— Begin Selection —
Advisors who don't have the expertise or the desire to handle their marketing efforts on their own certainly can find a number of experts to handle their "get out the good word" efforts, people who will tell them what makes a solid marketing campaign. What about the other side of the equation? The things that advisors shouldn't do. What are the things advisors should avoid doing, or not forget to do?

For the answers to those questions, we turned to a handful of marketing gurus and business coaches. They broke down the mistakes into two categories: internal marketing and external marketing. Here is what they had to say.

Internal marketing

Advisors' existing clients should be their best source of new business, but many neglect to tap into the potential there. There's the potential for referrals and recommendations, and there is the potential for further sales to existing clients. That cannot be overlooked.

"Too many people do not work with existing clients," says Mel Schlesinger, president of Client Creation Academy ( www.clientcreationu.com ) in Winston-Salem, N.C. "Your best prospects are your current clients. In the time it takes to find one new client, an advisor can go to five clients and upsell them."

With that thought, what follows are some things to avoid when it comes to internal marketing.

Family affair

Financial advisors who work with seniors tend to overlook those clients' families as prospects because of a perceived age gap, but today's seniors – especially the older ones – are the parents of adult children, many of them baby boomers already thinking about their own retirement. Plus, showing a genuine interest in a client's family goes a long way toward that client trusting his advisor and thereby referring him to others.

"Advisors need to understand the family dynamics," says Gerri Leder, the founder of Baltimore-based LederMark Financial Marketing & Communications ( www.ledermark.com ). "There is nothing worse than a client dying and the advisor knowing none of the family."

It's bad for professional and personal reasons.

Too specific

This suggestion from Schlesinger may find resistance from many advisors who specialize, but it makes sense from an overall planning perspective and from an internal marketing perspective. He says people think of being a specialist in the wrong way.

"Too many people are product specialists instead of market specialists," Schlesinger claims. "LTCI specialists, annuity specialists, they have to find new people to sell to all of the time."

Advisors don't have to know everything about every product, he says, but if they are going to be senior market specialists, knowing a variety of products allows them to serve their clients in more and better ways – and can be more conducive to a healthy bottom line.

An alternative to learning more products is to form alliances with people who do. LTCI specialists are particularly adept at this, finding other advisors who work with everything except LTCI and establishing a referral pipeline back and forth. Even with a commission split, many LTCI experts say the alliance route is the best way to go.
— End Selection —
— Begin Stored records —
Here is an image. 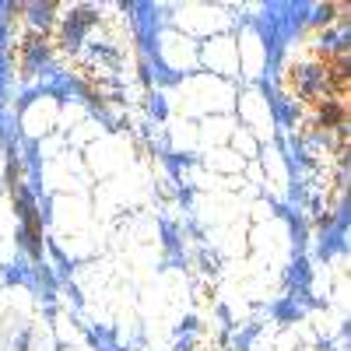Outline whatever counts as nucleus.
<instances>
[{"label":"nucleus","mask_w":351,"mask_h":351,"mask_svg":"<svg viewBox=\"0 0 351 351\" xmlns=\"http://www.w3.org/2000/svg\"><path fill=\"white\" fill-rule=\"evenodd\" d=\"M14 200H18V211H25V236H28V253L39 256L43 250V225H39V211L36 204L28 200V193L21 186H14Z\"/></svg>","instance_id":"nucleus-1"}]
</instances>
— End Stored records —
— Begin Stored records —
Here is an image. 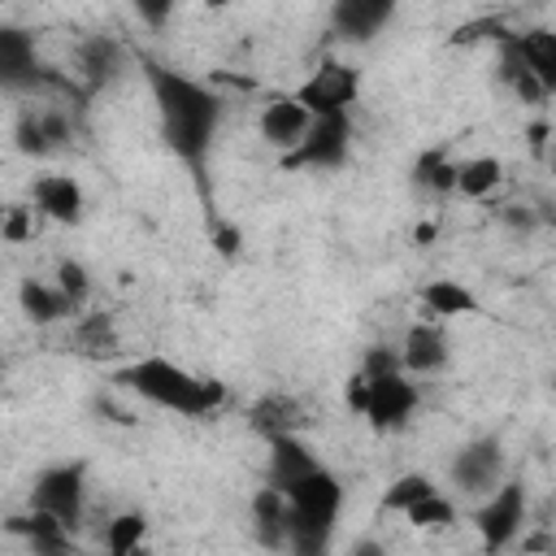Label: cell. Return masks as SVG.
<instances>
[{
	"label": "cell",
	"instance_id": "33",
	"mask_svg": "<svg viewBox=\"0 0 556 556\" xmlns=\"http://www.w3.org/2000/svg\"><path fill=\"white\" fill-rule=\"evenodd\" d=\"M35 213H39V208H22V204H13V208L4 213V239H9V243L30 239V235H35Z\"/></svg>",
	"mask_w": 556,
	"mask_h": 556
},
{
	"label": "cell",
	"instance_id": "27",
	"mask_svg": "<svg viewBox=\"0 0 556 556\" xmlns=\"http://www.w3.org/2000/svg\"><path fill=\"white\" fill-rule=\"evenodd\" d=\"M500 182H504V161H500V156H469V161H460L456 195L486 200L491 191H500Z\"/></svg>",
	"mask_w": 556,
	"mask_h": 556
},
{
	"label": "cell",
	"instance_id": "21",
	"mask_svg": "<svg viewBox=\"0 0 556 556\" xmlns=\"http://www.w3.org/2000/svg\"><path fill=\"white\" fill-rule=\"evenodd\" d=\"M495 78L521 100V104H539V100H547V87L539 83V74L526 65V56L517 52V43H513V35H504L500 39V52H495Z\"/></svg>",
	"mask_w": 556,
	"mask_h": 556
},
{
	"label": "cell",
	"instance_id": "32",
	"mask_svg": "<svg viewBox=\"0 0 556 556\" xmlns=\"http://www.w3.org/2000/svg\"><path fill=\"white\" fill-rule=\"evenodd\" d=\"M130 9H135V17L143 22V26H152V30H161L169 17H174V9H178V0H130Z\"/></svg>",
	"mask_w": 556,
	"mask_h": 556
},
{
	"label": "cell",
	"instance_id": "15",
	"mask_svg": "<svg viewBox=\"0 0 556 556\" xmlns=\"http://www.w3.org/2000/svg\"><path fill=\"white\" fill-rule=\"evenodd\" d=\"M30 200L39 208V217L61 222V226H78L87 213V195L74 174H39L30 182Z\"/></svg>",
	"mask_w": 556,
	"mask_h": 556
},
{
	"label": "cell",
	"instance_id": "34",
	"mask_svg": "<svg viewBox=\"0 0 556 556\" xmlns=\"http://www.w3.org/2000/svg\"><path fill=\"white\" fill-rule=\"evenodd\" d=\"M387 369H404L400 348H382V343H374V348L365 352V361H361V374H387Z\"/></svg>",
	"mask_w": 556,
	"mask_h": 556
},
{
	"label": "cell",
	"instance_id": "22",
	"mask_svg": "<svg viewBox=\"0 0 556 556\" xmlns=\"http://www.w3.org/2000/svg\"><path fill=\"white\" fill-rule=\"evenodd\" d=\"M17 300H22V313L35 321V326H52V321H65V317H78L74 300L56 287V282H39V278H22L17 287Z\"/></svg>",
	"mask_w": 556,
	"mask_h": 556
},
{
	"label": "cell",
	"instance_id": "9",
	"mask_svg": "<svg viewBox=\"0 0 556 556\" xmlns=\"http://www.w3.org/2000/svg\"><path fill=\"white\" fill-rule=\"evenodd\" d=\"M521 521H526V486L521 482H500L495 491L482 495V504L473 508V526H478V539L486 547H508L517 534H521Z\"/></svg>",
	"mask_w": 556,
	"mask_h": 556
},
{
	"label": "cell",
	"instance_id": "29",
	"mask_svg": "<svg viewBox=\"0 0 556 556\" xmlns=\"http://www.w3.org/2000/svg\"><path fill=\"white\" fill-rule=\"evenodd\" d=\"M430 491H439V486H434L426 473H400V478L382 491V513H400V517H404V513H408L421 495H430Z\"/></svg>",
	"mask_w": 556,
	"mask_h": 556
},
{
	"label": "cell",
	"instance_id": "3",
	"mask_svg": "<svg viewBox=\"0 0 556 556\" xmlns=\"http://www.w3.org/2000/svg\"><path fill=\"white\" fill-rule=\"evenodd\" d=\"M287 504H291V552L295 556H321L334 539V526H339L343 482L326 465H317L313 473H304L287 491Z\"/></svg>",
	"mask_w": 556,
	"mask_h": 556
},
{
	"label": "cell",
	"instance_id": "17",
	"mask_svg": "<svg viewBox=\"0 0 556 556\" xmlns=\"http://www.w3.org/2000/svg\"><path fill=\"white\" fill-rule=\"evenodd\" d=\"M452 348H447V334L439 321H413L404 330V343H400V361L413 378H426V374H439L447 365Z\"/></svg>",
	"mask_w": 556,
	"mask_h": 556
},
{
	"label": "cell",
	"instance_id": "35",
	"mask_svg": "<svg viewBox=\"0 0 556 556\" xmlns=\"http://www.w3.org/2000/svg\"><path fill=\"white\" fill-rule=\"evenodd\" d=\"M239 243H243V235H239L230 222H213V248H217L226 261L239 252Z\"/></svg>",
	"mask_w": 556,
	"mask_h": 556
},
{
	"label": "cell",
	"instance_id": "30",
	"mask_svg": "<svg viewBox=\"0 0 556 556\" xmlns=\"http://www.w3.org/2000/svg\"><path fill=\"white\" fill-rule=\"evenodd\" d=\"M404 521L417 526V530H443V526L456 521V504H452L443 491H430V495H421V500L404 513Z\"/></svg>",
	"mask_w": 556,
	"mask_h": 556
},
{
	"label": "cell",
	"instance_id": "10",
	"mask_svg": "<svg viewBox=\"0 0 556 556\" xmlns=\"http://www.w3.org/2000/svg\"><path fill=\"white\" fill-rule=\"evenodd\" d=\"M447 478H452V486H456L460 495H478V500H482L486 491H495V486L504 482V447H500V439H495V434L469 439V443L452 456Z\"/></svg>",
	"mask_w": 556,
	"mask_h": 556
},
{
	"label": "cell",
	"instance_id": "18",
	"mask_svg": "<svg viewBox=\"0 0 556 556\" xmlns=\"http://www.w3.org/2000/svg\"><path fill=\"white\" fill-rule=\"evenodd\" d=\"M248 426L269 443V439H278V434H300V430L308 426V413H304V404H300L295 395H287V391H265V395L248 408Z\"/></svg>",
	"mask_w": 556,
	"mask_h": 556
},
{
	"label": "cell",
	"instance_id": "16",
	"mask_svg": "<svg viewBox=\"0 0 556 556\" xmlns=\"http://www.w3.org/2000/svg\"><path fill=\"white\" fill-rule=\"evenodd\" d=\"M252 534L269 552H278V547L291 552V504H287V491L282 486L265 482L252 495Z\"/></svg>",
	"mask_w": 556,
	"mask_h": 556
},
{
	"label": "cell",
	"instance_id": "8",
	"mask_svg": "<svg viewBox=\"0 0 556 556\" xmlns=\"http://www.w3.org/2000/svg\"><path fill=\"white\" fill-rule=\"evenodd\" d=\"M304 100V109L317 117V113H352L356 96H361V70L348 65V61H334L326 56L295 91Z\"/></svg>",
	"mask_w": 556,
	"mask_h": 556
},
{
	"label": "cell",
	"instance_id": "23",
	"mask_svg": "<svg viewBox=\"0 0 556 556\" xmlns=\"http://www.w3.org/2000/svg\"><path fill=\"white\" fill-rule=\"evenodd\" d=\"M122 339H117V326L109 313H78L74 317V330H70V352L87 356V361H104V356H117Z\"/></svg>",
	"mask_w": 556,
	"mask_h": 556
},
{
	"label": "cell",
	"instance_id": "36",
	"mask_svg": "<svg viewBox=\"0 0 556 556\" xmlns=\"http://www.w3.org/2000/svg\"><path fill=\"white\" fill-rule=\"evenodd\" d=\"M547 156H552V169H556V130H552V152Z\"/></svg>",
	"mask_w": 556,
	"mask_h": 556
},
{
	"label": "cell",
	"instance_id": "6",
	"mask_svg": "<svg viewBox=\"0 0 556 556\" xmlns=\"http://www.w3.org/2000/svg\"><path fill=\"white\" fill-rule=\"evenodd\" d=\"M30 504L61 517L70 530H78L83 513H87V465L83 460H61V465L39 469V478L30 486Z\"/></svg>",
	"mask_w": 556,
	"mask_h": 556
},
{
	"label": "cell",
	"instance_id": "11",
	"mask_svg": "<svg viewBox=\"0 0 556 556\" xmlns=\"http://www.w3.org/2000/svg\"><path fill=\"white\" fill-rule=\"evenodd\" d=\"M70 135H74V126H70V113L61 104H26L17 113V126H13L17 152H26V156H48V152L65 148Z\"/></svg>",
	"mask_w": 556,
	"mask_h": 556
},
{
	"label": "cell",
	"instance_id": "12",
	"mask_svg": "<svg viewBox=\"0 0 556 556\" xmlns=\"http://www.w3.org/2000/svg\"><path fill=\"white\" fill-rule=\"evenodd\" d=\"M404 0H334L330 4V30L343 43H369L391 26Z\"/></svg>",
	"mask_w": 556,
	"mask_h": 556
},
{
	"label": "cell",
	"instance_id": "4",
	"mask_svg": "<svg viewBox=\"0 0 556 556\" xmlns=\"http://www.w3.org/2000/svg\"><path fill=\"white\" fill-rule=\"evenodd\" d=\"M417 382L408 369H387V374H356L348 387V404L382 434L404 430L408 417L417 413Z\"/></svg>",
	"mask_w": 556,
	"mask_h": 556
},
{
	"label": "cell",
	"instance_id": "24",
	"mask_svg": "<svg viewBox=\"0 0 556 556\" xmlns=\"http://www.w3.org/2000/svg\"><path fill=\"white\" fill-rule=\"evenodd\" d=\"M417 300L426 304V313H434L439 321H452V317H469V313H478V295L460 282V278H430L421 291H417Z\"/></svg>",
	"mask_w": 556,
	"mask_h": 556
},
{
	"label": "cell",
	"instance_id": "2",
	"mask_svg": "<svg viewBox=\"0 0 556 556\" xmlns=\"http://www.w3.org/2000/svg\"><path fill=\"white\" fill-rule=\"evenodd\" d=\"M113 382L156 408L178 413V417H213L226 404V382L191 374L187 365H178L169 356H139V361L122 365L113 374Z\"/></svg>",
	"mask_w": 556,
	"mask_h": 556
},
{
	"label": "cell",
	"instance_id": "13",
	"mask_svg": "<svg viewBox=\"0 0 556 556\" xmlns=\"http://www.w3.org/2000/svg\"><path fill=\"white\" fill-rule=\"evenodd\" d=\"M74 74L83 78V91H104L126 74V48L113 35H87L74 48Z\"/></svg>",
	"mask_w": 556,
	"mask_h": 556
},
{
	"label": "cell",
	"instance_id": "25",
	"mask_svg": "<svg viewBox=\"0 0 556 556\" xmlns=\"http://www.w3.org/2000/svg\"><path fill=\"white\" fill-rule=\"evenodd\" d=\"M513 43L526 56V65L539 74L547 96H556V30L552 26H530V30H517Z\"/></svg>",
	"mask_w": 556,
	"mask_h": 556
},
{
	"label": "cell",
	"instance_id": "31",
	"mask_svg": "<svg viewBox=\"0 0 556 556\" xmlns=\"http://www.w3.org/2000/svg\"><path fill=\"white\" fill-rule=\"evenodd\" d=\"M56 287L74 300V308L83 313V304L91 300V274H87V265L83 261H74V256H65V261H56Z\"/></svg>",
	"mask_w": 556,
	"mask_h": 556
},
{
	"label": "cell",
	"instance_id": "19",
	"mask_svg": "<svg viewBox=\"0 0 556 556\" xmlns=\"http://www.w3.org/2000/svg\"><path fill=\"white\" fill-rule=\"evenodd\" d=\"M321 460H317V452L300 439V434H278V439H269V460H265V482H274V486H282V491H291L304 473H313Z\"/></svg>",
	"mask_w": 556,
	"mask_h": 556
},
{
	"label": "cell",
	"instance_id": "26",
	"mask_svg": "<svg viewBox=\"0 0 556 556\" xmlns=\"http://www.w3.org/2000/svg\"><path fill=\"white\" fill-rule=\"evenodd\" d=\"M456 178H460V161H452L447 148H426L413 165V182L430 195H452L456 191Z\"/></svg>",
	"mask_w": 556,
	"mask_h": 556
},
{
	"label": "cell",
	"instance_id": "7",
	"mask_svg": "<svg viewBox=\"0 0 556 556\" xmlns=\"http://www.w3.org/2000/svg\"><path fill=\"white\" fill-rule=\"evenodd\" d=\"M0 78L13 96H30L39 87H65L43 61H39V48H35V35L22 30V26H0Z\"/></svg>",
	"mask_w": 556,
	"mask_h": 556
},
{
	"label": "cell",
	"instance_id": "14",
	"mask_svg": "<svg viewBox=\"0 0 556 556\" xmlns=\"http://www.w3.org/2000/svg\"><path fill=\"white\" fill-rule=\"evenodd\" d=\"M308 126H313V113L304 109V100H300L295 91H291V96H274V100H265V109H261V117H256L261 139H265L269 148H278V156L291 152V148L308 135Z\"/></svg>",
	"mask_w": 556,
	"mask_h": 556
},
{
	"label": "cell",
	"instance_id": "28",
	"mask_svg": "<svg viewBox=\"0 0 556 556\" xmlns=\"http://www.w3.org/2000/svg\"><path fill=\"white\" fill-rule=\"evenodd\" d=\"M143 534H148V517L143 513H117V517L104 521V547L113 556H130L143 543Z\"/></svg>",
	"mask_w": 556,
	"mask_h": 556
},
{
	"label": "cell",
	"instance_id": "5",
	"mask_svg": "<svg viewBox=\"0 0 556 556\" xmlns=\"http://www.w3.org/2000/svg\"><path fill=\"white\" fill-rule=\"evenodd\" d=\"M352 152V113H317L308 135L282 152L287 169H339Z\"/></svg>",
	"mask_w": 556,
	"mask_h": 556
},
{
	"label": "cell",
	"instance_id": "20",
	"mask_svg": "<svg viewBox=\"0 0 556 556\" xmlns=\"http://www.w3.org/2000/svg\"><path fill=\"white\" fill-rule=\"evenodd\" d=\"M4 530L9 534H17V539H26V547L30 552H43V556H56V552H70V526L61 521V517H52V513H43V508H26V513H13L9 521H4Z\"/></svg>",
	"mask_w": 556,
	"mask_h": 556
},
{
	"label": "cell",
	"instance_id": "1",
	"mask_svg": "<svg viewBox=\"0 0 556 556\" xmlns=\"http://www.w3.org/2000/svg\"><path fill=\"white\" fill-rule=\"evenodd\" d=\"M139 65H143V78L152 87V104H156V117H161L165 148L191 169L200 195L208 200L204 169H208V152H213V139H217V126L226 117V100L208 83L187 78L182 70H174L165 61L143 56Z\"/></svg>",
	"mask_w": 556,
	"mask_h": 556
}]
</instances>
— End Stored records —
— Begin Stored records —
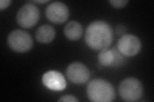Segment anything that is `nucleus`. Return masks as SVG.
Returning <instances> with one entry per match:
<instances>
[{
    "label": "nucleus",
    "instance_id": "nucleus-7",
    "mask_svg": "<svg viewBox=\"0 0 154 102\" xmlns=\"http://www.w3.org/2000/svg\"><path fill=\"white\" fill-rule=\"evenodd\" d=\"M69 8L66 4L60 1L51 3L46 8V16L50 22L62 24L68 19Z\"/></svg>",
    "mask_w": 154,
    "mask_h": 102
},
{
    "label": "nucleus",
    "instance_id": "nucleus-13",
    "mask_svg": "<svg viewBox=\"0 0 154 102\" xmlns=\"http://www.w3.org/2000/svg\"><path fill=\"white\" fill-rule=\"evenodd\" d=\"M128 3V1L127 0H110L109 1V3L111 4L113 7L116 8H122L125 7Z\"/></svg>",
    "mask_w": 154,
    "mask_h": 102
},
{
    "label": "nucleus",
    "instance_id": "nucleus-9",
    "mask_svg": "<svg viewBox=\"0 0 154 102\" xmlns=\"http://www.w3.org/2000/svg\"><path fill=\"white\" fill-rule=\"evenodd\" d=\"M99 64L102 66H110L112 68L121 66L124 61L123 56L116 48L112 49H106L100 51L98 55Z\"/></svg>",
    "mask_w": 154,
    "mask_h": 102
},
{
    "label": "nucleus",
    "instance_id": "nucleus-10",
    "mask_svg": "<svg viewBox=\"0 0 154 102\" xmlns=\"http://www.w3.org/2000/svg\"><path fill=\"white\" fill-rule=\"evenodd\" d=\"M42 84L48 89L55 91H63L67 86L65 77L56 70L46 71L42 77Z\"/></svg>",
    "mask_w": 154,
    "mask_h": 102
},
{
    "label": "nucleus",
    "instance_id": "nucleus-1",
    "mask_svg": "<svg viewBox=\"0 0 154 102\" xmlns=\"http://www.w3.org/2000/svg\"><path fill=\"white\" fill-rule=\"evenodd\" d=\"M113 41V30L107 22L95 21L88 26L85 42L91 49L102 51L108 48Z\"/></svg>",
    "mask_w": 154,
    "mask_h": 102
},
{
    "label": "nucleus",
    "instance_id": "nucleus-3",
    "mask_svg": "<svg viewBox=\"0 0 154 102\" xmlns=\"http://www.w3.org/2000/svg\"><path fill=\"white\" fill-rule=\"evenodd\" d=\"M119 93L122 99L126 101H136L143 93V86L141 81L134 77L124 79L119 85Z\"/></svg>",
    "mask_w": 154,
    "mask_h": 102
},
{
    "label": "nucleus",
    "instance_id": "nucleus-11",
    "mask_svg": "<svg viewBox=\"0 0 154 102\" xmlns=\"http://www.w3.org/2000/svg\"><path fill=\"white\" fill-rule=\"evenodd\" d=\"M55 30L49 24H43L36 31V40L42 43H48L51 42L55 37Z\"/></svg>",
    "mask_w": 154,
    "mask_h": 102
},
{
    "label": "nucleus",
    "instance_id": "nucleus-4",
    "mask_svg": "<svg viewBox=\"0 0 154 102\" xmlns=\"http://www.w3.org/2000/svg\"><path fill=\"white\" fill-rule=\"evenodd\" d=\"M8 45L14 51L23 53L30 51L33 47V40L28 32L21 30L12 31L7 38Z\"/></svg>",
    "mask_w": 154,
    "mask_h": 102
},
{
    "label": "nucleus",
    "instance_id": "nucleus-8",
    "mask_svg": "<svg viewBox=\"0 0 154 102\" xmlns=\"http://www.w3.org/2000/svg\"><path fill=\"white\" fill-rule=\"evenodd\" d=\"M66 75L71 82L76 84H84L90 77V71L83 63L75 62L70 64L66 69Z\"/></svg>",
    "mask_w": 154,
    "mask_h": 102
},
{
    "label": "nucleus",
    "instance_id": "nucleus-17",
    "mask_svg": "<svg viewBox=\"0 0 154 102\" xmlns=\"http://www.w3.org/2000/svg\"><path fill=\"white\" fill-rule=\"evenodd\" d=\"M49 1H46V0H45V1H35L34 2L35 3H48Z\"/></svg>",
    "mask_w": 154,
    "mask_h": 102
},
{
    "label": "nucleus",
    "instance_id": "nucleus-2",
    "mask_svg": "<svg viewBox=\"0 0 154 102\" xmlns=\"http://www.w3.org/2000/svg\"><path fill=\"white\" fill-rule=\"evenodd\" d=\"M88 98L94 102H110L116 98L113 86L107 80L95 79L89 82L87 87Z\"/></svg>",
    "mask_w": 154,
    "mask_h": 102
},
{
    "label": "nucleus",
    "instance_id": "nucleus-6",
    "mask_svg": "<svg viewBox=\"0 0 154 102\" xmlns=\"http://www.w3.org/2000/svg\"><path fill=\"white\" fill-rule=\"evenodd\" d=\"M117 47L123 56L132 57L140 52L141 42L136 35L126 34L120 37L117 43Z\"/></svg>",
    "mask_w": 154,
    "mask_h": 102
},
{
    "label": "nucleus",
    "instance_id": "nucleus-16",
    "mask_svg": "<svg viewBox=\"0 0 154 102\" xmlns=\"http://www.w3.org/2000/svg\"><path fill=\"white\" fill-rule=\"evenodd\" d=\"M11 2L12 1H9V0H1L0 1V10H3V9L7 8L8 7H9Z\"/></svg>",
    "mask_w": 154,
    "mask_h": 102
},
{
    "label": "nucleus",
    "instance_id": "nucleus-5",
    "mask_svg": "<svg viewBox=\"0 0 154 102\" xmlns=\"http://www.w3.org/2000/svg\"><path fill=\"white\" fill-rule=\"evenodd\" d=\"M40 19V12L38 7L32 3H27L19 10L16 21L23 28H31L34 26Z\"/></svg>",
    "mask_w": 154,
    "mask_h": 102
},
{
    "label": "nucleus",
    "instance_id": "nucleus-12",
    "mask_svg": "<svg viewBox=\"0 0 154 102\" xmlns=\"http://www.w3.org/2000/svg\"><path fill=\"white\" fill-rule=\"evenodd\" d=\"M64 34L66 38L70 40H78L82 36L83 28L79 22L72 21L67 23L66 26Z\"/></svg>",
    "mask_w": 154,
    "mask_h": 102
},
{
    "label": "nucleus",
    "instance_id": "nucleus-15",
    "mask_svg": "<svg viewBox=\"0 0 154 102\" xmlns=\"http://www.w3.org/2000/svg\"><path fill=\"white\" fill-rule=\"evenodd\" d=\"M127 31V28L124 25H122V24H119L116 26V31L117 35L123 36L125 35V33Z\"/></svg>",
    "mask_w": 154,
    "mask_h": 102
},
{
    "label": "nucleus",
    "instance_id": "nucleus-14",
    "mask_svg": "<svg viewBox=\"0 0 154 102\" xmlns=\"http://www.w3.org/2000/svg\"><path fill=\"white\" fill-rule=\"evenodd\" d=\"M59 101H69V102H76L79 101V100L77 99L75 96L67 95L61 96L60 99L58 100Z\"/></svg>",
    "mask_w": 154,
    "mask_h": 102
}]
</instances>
— End Stored records —
## Required work
A - Answer each question from the article on advisors' marketing mistakes:
(i) According to Mel Schlesinger, who are an advisor's best prospects?
(ii) In which city is LederMark Financial Marketing & Communications based?
(iii) What two categories were the mistakes broken down into?
B - Quote the passage of the article on advisors' marketing mistakes that opens with the words containing "Advisors' existing clients" and closes with "cannot be overlooked.".
You won't need the material for this.

## Exercise answers
A -
(i) Their current clients.
(ii) Baltimore.
(iii) Internal marketing and external marketing.

B -
Advisors' existing clients should be their best source of new business, but many neglect to tap into the potential there. There's the potential for referrals and recommendations, and there is the potential for further sales to existing clients. That cannot be overlooked.